AUFGABE A:
Prüfe anhand des Textes über den Wohnungsbau in Bochum, ob die folgenden Aussagen zutreffen, und belege jedes Ja oder Nein mit den entscheidenden Worten des Textes im genauen Wortlaut: (i) 2018 wurden Baugenehmigungen für 925 Wohnungen erteilt. (ii) Der Rat der Stadt beschloss 2016, dass 300 der Neubauwohnungen öffentlich gefördert werden sollen. (iii) 2019 entstanden 96 neue Sozialwohnungen.
AUFGABE B:
Nenne alle Jahreszahlen, die im Text über den Wohnungsbau in Bochum ausdrücklich als Ziffern stehen, in der Reihenfolge ihres ersten Auftretens.
AUFGABE C:
Schreibe den Text über den Wohnungsbau in Bochum nach seinem letzten Satz weiter.

AUSGANGSTEXT:
#####
Bauboom in Bochum wird nicht sozial

Der Wohnungsbau in Bochum nimmt langsam Fahrt auf. 2018 wurden im Technischen Rathaus Baugenehmigungen für 925 Wohnungen erteilt. Die Zählung für 2019 ist noch nicht ganz abgeschlossen, aber es wird mit einer weiteren Steigerung gerechnet. Werden alle beantragten Wohnungen auch tatsächlich gebaut, wird das Ziel von 800 neuen Wohnungen jährlich dann wohl auch endlich erreicht. In den Jahren 2017 und 2018 lag die Zahl der Baufertigstellungen noch jeweils unter 600.

An einem eigentlich viel wichtigeren Ziel geht der Bauboom allerdings völlig vorbei: am Sozialen Wohnungsbau. 200 der angepeilten Neubauwohnungen sollen nämlich, so beschloss der Rat der Stadt 2016, öffentlich gefördert werden. Das würde, selbst wenn es klappen würde, den desolaten Anteil von nur noch 6,9 % Sozialwohnungen (bei 50 % anspruchsberechtigter Haushalte) nicht anheben. Denn gleichzeitig fallen jedes Jahr im Schnitt 180 geförderte Wohnungen aus der Sozialbindung. Sie sind dann freifinanzierten gleichgestellt.

Aber es klappt nicht einmal. Zwar konnte 2017 die Zahl der neugebauten Sozialwohnungen gegenüber dem Vorjahr fast verdoppelt werden, aber das Ergebnis lag mit 122 doch weit unter dem 200er Ziel. 2018 waren es dann nur noch 96 neue Sozialwohnungen und 2019 lag die Zahl mit nur noch 60 wieder auf dem Niveau der Jahre 2014 bis 2016. Immerhin: In den Jahren davor war der Erfolg der Wohnraumförderung bei nahezu Null.
#####
BEREITGESTELLTES MATERIAL:
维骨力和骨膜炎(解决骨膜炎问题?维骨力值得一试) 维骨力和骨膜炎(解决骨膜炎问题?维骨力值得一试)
#####
ANTWORT A:
(i) Ja: „2018 wurden im Technischen Rathaus Baugenehmigungen für 925 Wohnungen erteilt.“
(ii) Nein: „200 der angepeilten Neubauwohnungen sollen nämlich, so beschloss der Rat der Stadt 2016, öffentlich gefördert werden.“
(iii) Nein: „2019 lag die Zahl mit nur noch 60 wieder auf dem Niveau der Jahre 2014 bis 2016.“

ANTWORT B:
2018, 2019, 2017, 2016, 2014

ANTWORT C:
Quote greift nicht

Bei der Stadtverwaltung führt man diesen Fehlschlag darauf zurück, dass neue Wohnbauflächen, bei denen die „Quote“ greift, noch nicht in ausreichendem Maß entwickelt sind. Wohnungsbauträger, so ein weiterer Ratsbeschluss, müssen auf Grundstücken, die sie von der Stadt gekauft haben, 30 % der Wohnungen öffentlich gefördert errichten; wenn das Grundstück nicht städtisch war, die Stadt aber erst Baurecht schaffen musste, liegt die Quote bei 20 %. Offensichtlich sind Bauträger nicht bereit, Sozialwohnungen zu bauen, wenn sie nicht dazu gezwungen werden. Für die kommenden Jahre rechnet die Stadt also mit besseren Ergebnissen.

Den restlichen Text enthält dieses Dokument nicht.